Hoger beroep inzake pachtovereenkomst en beëindiging daarvan

In deze zaak gaat het om een hoger beroep tegen een vonnis van de pachtkamer van het kantongerecht te Zierikzee, waarin een pachtovereenkomst tussen de appellant en de geïntimeerden aan de orde is. De appellant, vertegenwoordigd door procureur mr. P.C. Plochg, heeft hoger beroep ingesteld tegen de beslissing van de pachtkamer, die op 15 december 2000 een vonnis heeft gewezen. De appellant betwist de juistheid van de vaststelling dat de pachtovereenkomst enkel tussen hem en geïntimeerde sub 1 is gesloten, en niet met geïntimeerde sub 2. Het hof overweegt dat de pachtovereenkomst in de aanhef beide geïntimeerden als pachter noemt, maar dat de overeenkomst enkel door geïntimeerde sub 1 is ondertekend. Het hof concludeert dat er voldoende bewijs is dat geïntimeerde sub 2 ook als pachter moet worden aangemerkt, tenzij het tegendeel wordt bewezen door de geïntimeerden.

De appellant heeft zes grieven aangevoerd, die onder andere betrekking hebben op de ontbinding van de pachtovereenkomst en de betaling van achterstallige pachtpenningen. Het hof oordeelt dat de pachtovereenkomst inmiddels is geëindigd en dat de vordering tot ontbinding en schadevergoeding moet worden afgewezen. De appellant heeft de pachtpenningen tot 1 januari 2002 gevorderd, en het hof oordeelt dat geïntimeerde sub 1 tot betaling van deze pachtpenningen moet worden veroordeeld. De zaak wordt verwezen naar de rolzitting voor het opgeven van verhinderdagen voor het verhoor van getuigen, waarbij het hof de beslissing aanhoudt totdat duidelijk is of de veroordeling tot betaling van pachtpenningen ook voor geïntimeerde sub 2 geldt.

Uitspraak

18 juni 2002
pachtkamer
rolnummer 2001/064 P
G E R E C H T S H O F T E A R N H E M
Arrest
in de zaak van:
[appellant],
wonende te [woonplaats] ,
appellant,
procureur: mr P.C. Plochg,
tegen:

2. [geïntimeerde sub 2] ,

beiden wonende te [woonplaats] ,
geïntimeerden,
procureur: mr N.J.L.M. Rijssenbeek.

1.Het geding in eerste aanleg

De pachtkamer van het kantongerecht te Zierikzee heeft op 15 december 2000 tussen partijen een vonnis gewezen dat in fotokopie aan dit arrest is gehecht. Naar de inhoud daarvan word verwezen voor het procesverloop in de eerste aanleg, de beslissing en de gronden daarvoor.

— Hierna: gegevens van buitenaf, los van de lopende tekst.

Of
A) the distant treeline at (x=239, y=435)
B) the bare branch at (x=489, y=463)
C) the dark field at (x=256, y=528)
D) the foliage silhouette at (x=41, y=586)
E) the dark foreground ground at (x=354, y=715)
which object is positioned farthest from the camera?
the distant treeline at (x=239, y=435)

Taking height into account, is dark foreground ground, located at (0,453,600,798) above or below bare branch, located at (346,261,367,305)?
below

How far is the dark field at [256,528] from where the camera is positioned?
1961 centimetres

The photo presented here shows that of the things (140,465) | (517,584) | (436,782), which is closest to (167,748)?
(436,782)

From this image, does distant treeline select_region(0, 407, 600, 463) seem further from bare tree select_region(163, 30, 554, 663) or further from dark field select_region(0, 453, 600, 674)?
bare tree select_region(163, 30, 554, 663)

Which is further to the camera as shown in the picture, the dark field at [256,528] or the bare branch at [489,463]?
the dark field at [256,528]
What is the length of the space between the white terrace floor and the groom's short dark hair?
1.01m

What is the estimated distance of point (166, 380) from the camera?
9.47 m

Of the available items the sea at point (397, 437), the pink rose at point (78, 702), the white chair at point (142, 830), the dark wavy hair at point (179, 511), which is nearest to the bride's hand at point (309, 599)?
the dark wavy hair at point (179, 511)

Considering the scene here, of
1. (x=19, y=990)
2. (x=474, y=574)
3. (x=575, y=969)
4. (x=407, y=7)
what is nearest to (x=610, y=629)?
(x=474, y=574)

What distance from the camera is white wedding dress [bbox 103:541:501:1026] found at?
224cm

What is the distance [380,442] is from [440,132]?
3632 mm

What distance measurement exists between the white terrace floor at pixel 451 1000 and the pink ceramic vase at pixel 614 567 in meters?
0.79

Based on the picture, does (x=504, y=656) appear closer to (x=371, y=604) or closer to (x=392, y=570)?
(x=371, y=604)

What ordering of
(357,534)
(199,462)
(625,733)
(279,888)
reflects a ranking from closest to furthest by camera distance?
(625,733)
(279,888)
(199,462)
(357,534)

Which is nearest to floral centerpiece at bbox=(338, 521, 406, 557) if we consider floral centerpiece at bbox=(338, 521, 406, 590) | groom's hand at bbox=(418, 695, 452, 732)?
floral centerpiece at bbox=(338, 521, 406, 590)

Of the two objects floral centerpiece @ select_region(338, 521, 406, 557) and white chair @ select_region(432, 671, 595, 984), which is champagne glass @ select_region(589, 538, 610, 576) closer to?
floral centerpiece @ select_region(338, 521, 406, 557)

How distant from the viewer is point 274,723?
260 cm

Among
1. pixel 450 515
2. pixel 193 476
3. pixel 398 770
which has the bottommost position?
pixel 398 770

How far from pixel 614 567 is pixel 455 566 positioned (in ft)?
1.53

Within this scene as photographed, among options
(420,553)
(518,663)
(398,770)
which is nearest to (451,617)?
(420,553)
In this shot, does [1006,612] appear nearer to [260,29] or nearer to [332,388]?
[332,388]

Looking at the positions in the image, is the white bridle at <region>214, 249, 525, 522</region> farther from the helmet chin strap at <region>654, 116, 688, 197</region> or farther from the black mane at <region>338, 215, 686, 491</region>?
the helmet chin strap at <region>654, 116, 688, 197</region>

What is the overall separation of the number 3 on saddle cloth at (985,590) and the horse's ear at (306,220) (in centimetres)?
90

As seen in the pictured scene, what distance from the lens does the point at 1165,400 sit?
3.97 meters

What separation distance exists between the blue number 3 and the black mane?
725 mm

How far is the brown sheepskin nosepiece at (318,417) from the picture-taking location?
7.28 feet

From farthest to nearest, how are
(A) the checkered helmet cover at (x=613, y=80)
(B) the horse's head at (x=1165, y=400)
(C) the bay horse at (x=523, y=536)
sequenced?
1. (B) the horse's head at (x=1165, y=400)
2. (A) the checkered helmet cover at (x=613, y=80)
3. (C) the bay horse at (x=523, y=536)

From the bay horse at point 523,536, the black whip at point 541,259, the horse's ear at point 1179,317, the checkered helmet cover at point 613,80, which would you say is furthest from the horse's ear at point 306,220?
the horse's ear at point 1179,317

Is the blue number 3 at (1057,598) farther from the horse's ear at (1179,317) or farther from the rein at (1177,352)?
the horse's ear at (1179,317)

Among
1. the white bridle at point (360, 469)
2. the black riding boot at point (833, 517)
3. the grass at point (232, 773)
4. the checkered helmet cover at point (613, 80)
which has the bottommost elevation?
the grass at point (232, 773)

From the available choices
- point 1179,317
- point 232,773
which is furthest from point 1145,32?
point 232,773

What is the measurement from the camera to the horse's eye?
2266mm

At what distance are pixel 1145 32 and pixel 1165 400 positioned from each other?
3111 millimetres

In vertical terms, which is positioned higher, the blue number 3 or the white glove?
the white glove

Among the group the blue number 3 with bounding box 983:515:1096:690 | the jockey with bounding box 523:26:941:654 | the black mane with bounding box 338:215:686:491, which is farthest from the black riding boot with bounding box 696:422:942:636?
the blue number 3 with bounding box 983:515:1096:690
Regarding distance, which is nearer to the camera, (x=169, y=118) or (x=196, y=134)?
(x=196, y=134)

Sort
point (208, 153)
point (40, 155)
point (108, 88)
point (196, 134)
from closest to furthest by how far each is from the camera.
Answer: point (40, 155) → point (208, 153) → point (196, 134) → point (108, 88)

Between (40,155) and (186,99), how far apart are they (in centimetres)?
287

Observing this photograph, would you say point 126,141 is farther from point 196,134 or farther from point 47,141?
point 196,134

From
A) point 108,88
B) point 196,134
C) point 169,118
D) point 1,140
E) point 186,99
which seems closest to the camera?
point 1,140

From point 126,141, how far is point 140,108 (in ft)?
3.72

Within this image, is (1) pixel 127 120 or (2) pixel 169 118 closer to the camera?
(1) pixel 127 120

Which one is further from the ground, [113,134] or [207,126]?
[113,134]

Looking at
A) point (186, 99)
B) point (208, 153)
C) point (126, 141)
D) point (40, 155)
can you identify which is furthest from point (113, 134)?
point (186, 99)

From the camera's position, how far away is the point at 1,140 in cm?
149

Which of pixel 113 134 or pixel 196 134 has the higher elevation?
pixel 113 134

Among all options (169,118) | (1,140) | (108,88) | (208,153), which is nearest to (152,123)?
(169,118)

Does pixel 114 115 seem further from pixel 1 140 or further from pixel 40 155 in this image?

2.Het geding in hoger beroep

2.1
Bij exploot van 12 januari 2001 is appellant, [appellant] , in hoger beroep gekomen van bovengenoemd vonnis met dagvaarding van geïntimeerde, [geïntimeerde sub 1] en [geïntimeerde sub 2] , voor dit hof. [geïntimeerde sub 1] en [geïntimeerde sub 2] worden gedagvaard om op nader aan te voeren gronden te horen eis doen en concluderen als in het petitum van de appeldagvaarding vermeld.
2.2
Bij memorie van grieven heeft [appellant] zes grieven aangevoerd, bewijs aangeboden, producties overgelegd en geconcludeerd overeenkomstig het petitum van de appèldagvaarding.
2.3
Bij memorie van antwoord hebben [geïntimeerde sub 1] en [geïntimeerde sub 2] verweer gevoerd, bewijs aangeboden, producties overgelegd en geconcludeerd dat het hof, zonodig onder verbetering en/of aanvulling van de gronden, het vonnis waarvan beroep zal bevestigen met veroordeling van [appellant] in de kosten van beide instanties.
2.4
Beide partijen hebben nog een akte genomen, waarbij van de zijde van [geïntimeerde sub 1] en [geïntimeerde sub 2] nadere producties zijn overgelegd. Daarna zijn de stukken aan het hof overgelegd voor het wijzen van arrest.

3.De grieven

Voor de inhoud van de grieven verwijst het hof naar de memorie van grieven.

4.De vaststaande feiten

De pachtkamer van het kantongerecht heeft in het vonnis waarvan beroep onder 1 een aantal feiten vastgesteld. Tegen deze vaststelling als zodanig zijn geen grieven of bezwaren aangevoerd. Ook het hof zal daarom van die feiten uitgaan.

5.De beoordeling van het geschil in hoger beroep

5.1
De eerste grief is gericht tegen het oordeel van de pachtkamer van het kantongerecht dat de pachtovereenkomst, waarvan in dit geding sprake is, is gesloten tussen [appellant] en [geïntimeerde sub 1] en dat [geïntimeerde sub 2] daarbij geen partij is geworden. Het hof overweegt daaromtrent het volgende.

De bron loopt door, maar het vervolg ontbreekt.